Allow me to pose a question: What is it?
It doesn't matter what the "it" is - a thought, a rock, a tomato, a suspension bridge. Think of something and define it in the simplest terms possible.
Did you think of what it isn't? If I asked you to define a tomato, would your answer be "a tomato is not an apple"? Probably not. Yet that is exactly what we do every time we think of ourselves or other entities as "individuals."
Individual. It's a word that we use to express an idea of singular existence - especially in regards to a particular person. From the medieval Latin in dividere, "not divided." Not only is this a definition by negative, which is a particularly terrible way to express something, but according to one of the running themes at "The Ecologies of the Inhuman" symposium, it's also patently false. We are, as I will term it, "relationals." The essence of our existence is relative to something else, no matter how much we try to define it away. I am a father, a teacher, a student, a swordsman, and any of a myriad of other definable terms; but only because of my relationship to the other side of those terms, regardless of physical proximity. I am a father because I have that relationship to a child, whether she is with me or not. I am a swordsman even when not physically fencing. I am a student even when not in the classroom.
Alfred Siewers would have us "let trees be trees," as they are both transcendent and immanent. Valerie Allen notes that "matter has sufficiency." Alan Montroso asserts the agency of the inhuman - that use defines a perspective of relationship. Yet taken together, we must realize that these arguments form a holistic ontology wherein if everything has its own perspective, and that perspective is relative to another entity's agency or existence then nothing is truly individual. "Letting trees be trees" intimates that humans have some power to affect the trees that changes them fundamentally; which we can't possibly do, because what a tree truly is is a matter of perspective and relationship both from the vantage of the tree, and the things it interacts with. Because all matter has both sufficiency and agency, then differentiation can only happen through interaction; the illusion of individuality relies on the perspective of the relational.
This is the miasma that we exist in - James Smith's "Fluid" as well as Steve Mentz's "Shipwreck." We are fundamentally interconnected, existing in a constant state of flux, where agency itself may be completely irrelevant, as the intentional (or even unintentional) results of the actions and movement of everything change constantly.

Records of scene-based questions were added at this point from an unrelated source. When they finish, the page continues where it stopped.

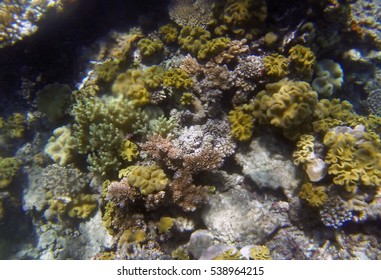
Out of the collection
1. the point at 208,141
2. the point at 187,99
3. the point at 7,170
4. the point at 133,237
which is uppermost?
the point at 187,99

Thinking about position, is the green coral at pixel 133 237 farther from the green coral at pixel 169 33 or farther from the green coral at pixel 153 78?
the green coral at pixel 169 33

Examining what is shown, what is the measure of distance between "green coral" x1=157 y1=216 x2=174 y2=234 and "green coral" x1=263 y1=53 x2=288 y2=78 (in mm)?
3220

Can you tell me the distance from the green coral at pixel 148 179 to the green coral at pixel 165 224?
530 mm

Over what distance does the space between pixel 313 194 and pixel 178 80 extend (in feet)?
10.3

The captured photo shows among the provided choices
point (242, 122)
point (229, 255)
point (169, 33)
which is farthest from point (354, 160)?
point (169, 33)

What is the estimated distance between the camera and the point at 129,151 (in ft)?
16.5

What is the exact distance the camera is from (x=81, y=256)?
18.7ft

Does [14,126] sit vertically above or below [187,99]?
below

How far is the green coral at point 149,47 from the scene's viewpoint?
230 inches

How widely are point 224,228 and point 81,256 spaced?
3166mm

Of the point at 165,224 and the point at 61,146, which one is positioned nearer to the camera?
the point at 165,224

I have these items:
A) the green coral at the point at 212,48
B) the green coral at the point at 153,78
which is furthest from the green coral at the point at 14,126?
the green coral at the point at 212,48

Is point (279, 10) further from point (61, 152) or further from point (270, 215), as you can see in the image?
point (61, 152)

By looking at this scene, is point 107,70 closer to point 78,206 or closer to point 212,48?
point 212,48
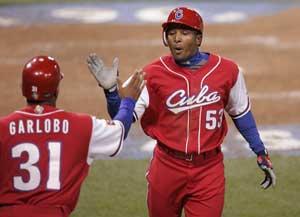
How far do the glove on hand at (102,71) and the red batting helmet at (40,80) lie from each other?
353 mm

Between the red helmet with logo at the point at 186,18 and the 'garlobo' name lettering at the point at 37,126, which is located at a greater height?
the red helmet with logo at the point at 186,18

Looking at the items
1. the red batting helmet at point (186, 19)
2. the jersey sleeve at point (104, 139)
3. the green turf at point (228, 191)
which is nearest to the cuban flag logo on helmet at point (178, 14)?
the red batting helmet at point (186, 19)

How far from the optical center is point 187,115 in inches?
217

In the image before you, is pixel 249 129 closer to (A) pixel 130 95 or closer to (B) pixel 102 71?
(A) pixel 130 95

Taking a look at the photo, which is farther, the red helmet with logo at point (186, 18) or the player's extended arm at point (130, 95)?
the red helmet with logo at point (186, 18)

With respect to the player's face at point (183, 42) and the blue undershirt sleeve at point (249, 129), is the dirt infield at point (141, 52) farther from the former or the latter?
the player's face at point (183, 42)

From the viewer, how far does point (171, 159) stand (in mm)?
5605

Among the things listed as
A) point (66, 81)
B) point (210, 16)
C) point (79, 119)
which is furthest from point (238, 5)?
point (79, 119)

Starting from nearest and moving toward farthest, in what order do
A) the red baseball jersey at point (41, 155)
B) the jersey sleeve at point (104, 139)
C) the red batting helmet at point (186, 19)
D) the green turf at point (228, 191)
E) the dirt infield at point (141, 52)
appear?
the red baseball jersey at point (41, 155), the jersey sleeve at point (104, 139), the red batting helmet at point (186, 19), the green turf at point (228, 191), the dirt infield at point (141, 52)

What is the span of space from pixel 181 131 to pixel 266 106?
5.11 m

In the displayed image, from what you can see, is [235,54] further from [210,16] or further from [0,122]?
[0,122]

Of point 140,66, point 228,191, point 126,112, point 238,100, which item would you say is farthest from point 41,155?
point 140,66

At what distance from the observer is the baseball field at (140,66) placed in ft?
25.0

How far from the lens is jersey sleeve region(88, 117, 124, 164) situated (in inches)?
183
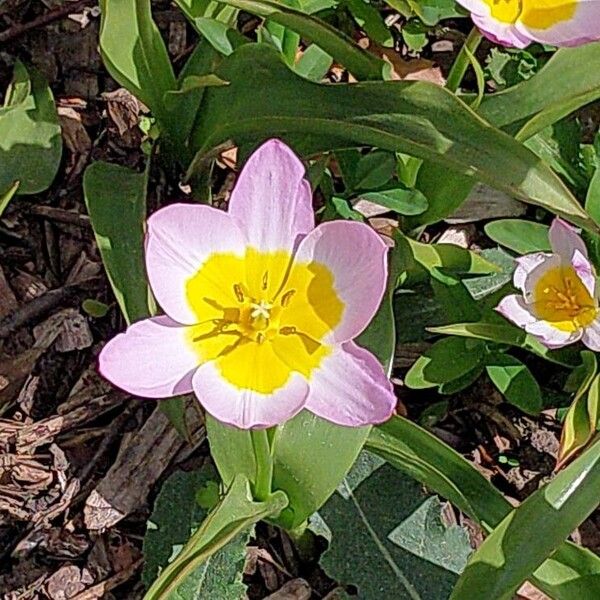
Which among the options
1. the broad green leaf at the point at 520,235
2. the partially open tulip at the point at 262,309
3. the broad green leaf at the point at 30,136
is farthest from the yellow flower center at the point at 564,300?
the broad green leaf at the point at 30,136

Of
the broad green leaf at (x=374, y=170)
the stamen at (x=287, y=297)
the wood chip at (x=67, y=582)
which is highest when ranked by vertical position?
the stamen at (x=287, y=297)

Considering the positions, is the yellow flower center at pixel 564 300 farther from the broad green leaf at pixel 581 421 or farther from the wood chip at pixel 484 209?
the wood chip at pixel 484 209

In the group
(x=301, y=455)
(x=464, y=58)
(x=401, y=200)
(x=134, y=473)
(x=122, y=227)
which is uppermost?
(x=464, y=58)

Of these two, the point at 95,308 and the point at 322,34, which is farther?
the point at 95,308

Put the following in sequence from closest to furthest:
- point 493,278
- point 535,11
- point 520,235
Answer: point 535,11, point 520,235, point 493,278

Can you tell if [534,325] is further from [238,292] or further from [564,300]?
[238,292]

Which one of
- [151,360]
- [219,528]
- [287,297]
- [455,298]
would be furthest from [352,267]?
[455,298]
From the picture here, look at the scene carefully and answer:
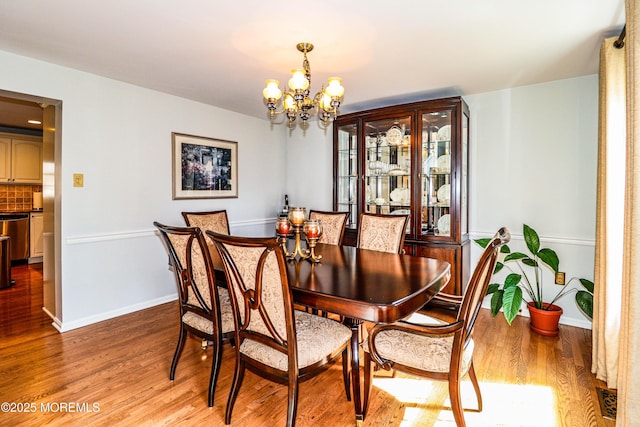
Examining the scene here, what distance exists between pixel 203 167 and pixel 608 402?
3949mm

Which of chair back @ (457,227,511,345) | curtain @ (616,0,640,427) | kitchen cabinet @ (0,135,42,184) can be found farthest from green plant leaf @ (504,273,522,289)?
kitchen cabinet @ (0,135,42,184)

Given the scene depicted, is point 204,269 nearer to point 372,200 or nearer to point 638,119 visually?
point 638,119

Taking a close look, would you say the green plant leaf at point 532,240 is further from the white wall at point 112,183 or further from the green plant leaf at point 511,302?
the white wall at point 112,183

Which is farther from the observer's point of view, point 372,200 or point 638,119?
point 372,200

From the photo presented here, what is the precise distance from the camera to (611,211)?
209 cm

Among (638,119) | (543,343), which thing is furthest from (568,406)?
(638,119)

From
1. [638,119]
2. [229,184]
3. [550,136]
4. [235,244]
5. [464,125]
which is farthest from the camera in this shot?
[229,184]

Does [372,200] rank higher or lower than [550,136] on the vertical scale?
lower

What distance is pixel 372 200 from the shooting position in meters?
3.88

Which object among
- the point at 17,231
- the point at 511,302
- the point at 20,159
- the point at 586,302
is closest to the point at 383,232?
the point at 511,302

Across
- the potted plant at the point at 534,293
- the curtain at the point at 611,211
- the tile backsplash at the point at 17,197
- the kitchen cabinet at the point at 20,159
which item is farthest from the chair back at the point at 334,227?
the tile backsplash at the point at 17,197

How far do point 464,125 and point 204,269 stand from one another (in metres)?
2.87

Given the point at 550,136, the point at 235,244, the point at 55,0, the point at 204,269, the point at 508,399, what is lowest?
the point at 508,399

A bird nests in a tree in my backyard. I enjoy its song. A worm lives in the ground. The bird sings, trying to attract a mate, the worm digs its tunnel, and I decide to build a bird feeder. The worm changes the fabric of the ground, making it easier to be found and eaten by the bird. I cut a limb from the tree to make a bird feeder, scaring the bird into hunting elsewhere. The tree seals the wound I made and traps more water in the ground, making it easier for the worm to dig, and easier for me to hammer a post in the ground. My hammering collapses part of the tunnel the worm made, disturbing it. The bird feeder then attracts more birds, who not only don't hunt the worm, but congregate and find mates. The worm lives to continue to fertilize the ground for the tree, which grows stronger and now supports more birds. At some point during this entire exercise, the intentions of each participant were disturbed, changing the agency of each entity as they both affected and were affected by the situation. I am still me, yet now I am a bird watcher. The bird is now a mate as well as a bird. The worm is still alive, oblivious as I am to the fact that I saved its life, and the tree is now physically different;both wounded and stronger, yet still a tree. My car now has a LOT more bird dirt on it that I have to wash. We are all the centers of our own perspective, but none of us are the center of agency for the state of things as they now are. We have each played a part in redefining each other.
This, I believe, is the essence of an object oriented ontology, beautifully realized not in any one of the papers of the "Ecologies" symposium, but (intentionally or not) illustrated by the relationships of the papers to each other. As are we all, because only the universe we live in can truly to be seen as "individual," "in dividere." Our existence, our very essence, is fundamentally relational.